WHAT IS BEING ASKED |
Put the lines below, from the first one through the line containing "How many data", into a JSON list of strings with one string per line. Skip blank lines and leave the pictures out.

GIVEN DATA |
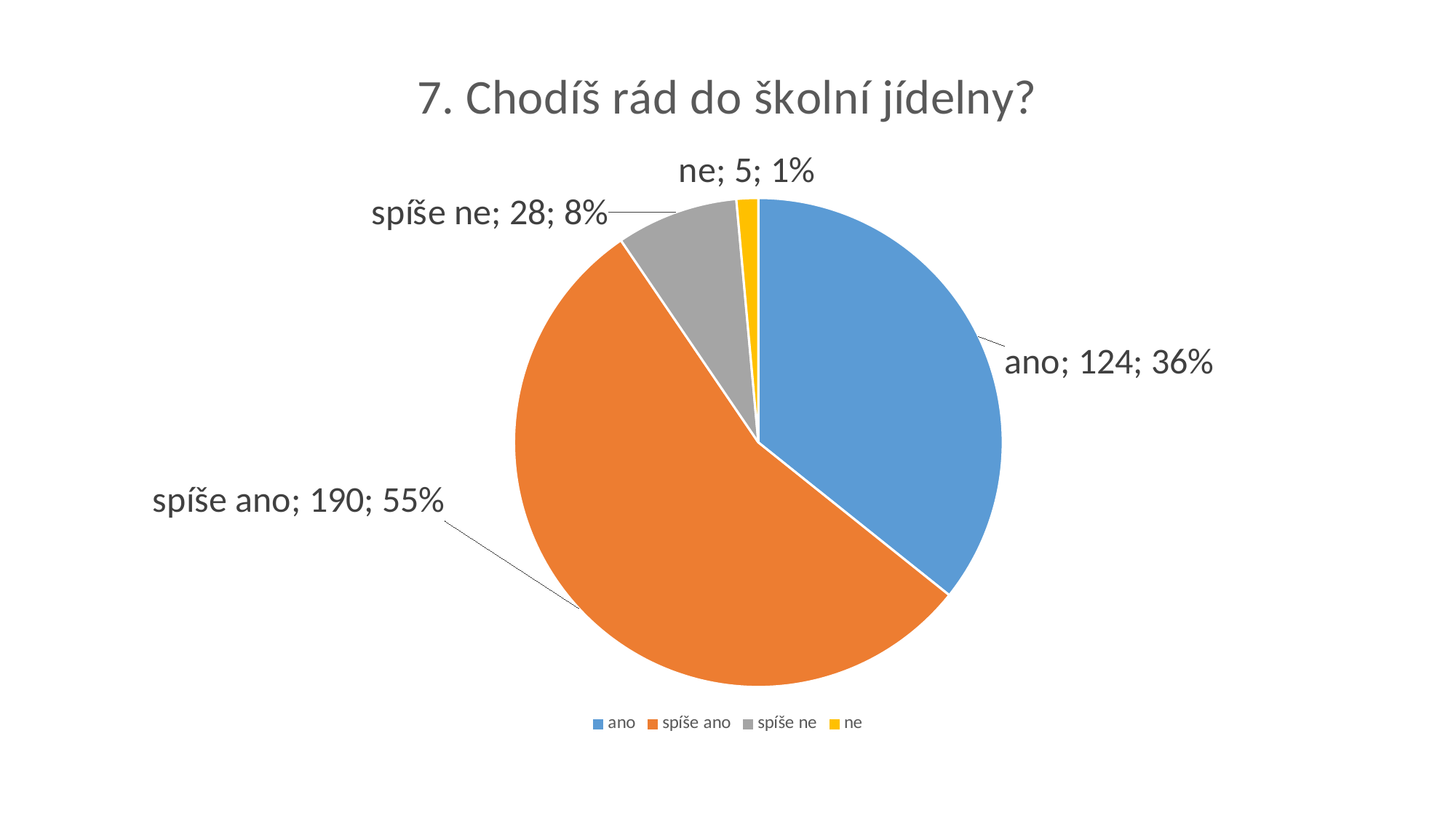
What kind of chart is shown on the slide? pie chart Which category has the largest slice? spíše ano What is the count for "ano"? 124 What is the count for "spíše ne"? 28 What is the title of the chart? 7. Chodíš rád do školní jídelny? Which category has the smallest slice? ne What is the count for "ne"? 5 How many slices does the pie chart have? 4 What share of the pie does "spíše ano" represent? 55% What is the count for "spíše ano"? 190 What is the difference between the counts for "spíše ano" and "ano"? 66 How many entries does the legend list? 4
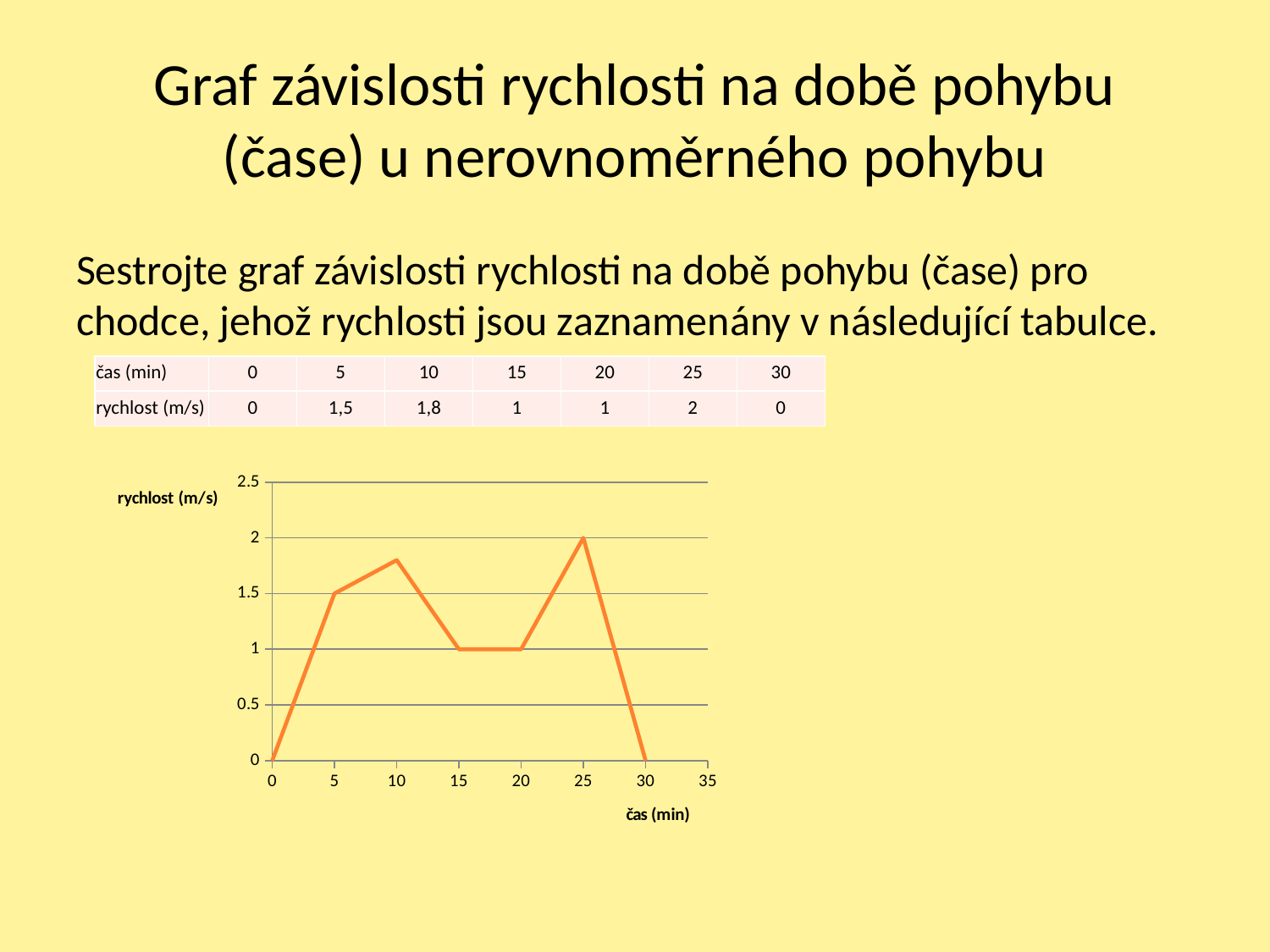
How many data points are plotted on the line? 7 What is the speed (rychlost) at time 25 min? 2 At which time (čas) is the speed highest? 25 Is the speed at 10 min greater or less than 1.5? greater Does the speed rise or fall between 25 min and 30 min? fall Which is larger, the speed at 10 min or the speed at 20 min? 10 min What is the label of the horizontal axis? čas (min) What is the speed (rychlost) at time 10 min? 1,8 What is the label of the vertical axis? rychlost (m/s) What is the difference between the speed at 25 min and the speed at 15 min? 1 What is the speed (rychlost) at time 5 min? 1,5 What kind of chart is shown on the slide? line chart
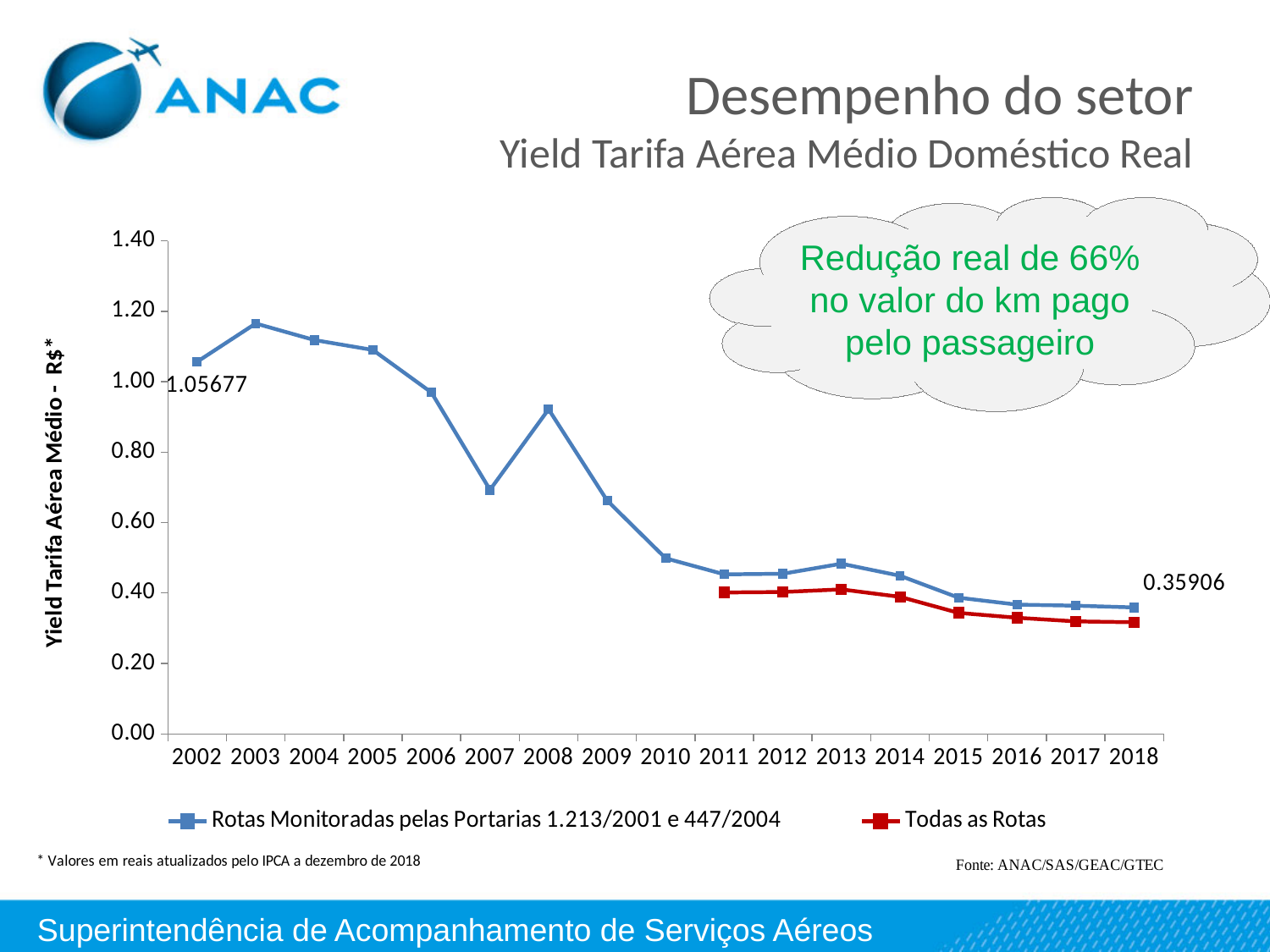
How many series does the legend list? 2 In which year does the Rotas Monitoradas series reach its highest value? 2003 Is the value for Todas as Rotas in 2015 greater or less than 0.40? less What type of chart is shown on the slide? Line chart In 2013, which series has the higher value, Rotas Monitoradas or Todas as Rotas? Rotas Monitoradas Is the value for Rotas Monitoradas in 2007 greater or less than 0.80? less What is the value for Rotas Monitoradas pelas Portarias 1.213/2001 e 447/2004 in 2002? 1.05677 How many years are shown on the x axis? 17 Overall, does the Rotas Monitoradas series rise or fall from 2002 to 2018? Fall What is the value for Rotas Monitoradas pelas Portarias 1.213/2001 e 447/2004 in 2018? 0.35906 What is the difference between the 2002 and 2018 values for Rotas Monitoradas pelas Portarias 1.213/2001 e 447/2004? 0.69771 Is the value for Rotas Monitoradas in 2008 greater or less than 0.80? greater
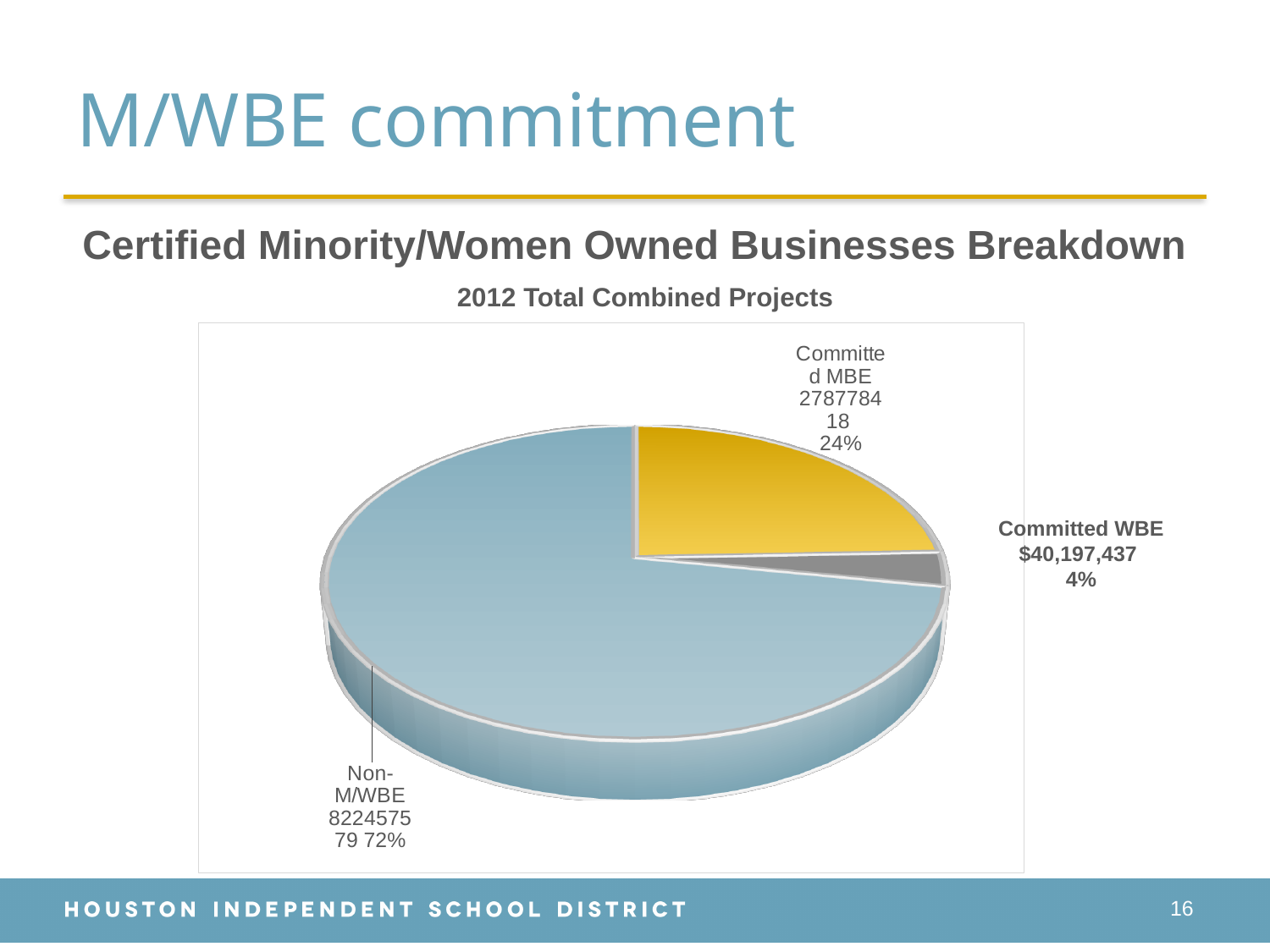
Which is larger, the Committed MBE share or the Committed WBE share? Committed MBE What is the title of the chart? 2012 Total Combined Projects What share of the pie does Committed WBE represent? 4% What is the difference in percentage points between the Non-M/WBE share and the Committed MBE share? 48 What is the dollar value shown for Committed WBE? $40,197,437 Which slice of the pie is the smallest? Committed WBE What type of chart is shown on the slide? pie chart What colour is the Committed MBE slice? yellow What share of the pie does Committed MBE represent? 24% What share of the pie does Non-M/WBE represent? 72% How many slices does the pie chart have? 3 Which slice of the pie is the largest? Non-M/WBE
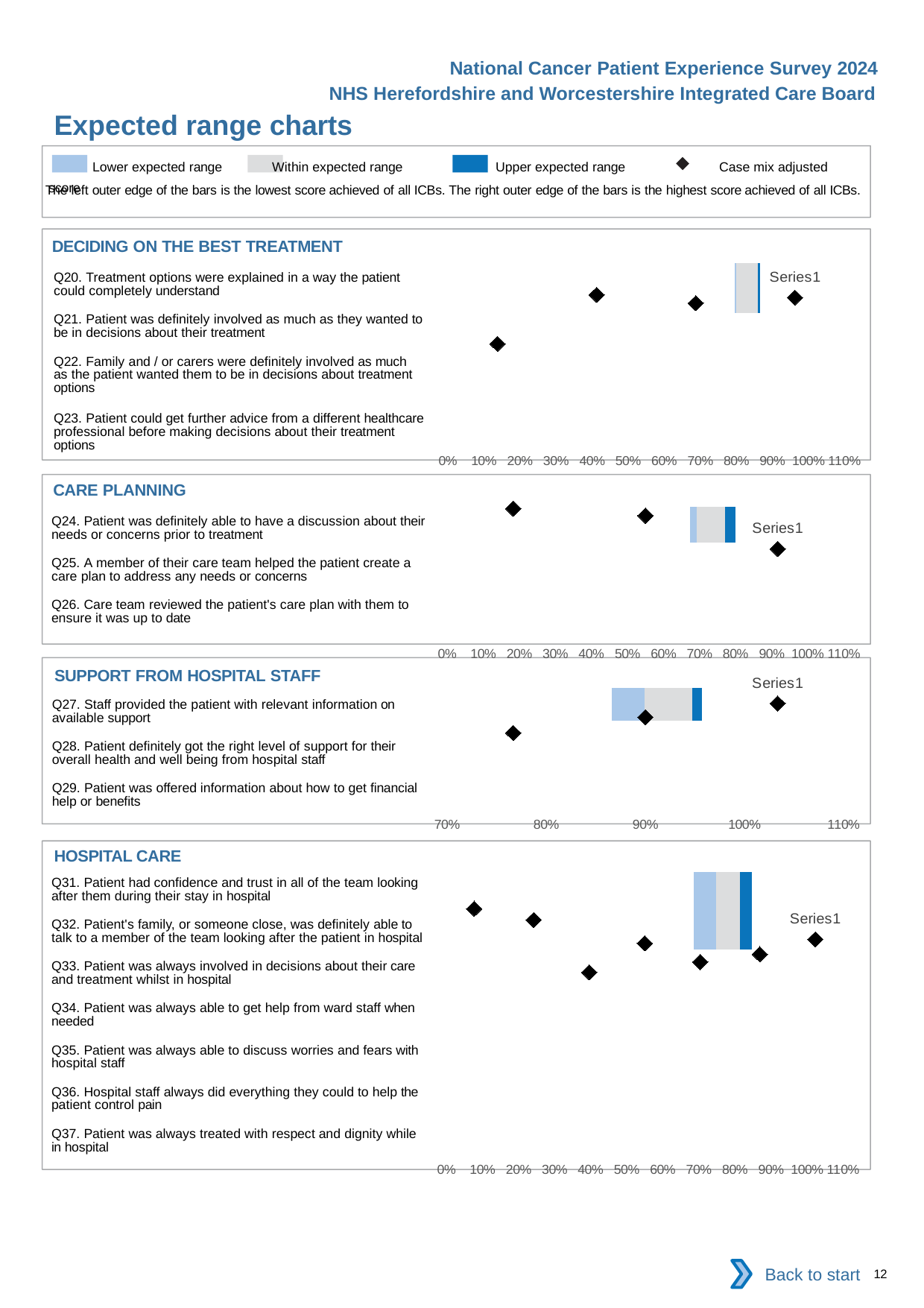
In the SUPPORT FROM HOSPITAL STAFF chart, are all the case mix adjusted score markers greater or less than 70%? greater In the DECIDING ON THE BEST TREATMENT chart, is the leftmost case mix adjusted score marker greater or less than 30%? less In the HOSPITAL CARE chart, is the leftmost case mix adjusted score marker greater or less than 20%? less How many entries does the legend at the top of the slide list? 4 What kind of chart is used in each section of the slide? bar chart In the CARE PLANNING chart, how many questions are listed? 3 In the HOSPITAL CARE chart, what is the highest value shown on the x axis? 110% In the SUPPORT FROM HOSPITAL STAFF chart, what is the lowest value shown on the x axis? 70% In the HOSPITAL CARE chart, how many questions are listed? 7 How many separate expected range charts are shown on the slide? 4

RESPONSE TO THIS TASK |
[
  "What kind of chart is shown on the slide? pie chart Which category has the largest slice? spíše ano What is the count for \"ano\"? 124 What is the count for \"spíše ne\"? 28 What is the title of the chart? 7. Chodíš rád do školní jídelny? Which category has the smallest slice? ne What is the count for \"ne\"? 5 How many slices does the pie chart have? 4 What share of the pie does \"spíše ano\" represent? 55% What is the count for \"spíše ano\"? 190 What is the difference between the counts for \"spíše ano\" and \"ano\"? 66 How many entries does the legend list? 4",
  "How many data points are plotted on the line? 7 What is the speed (rychlost) at time 25 min? 2 At which time (čas) is the speed highest? 25 Is the speed at 10 min greater or less than 1.5? greater Does the speed rise or fall between 25 min and 30 min? fall Which is larger, the speed at 10 min or the speed at 20 min? 10 min What is the label of the horizontal axis? čas (min) What is the speed (rychlost) at time 10 min? 1,8 What is the label of the vertical axis? rychlost (m/s) What is the difference between the speed at 25 min and the speed at 15 min? 1 What is the speed (rychlost) at time 5 min? 1,5 What kind of chart is shown on the slide? line chart"
]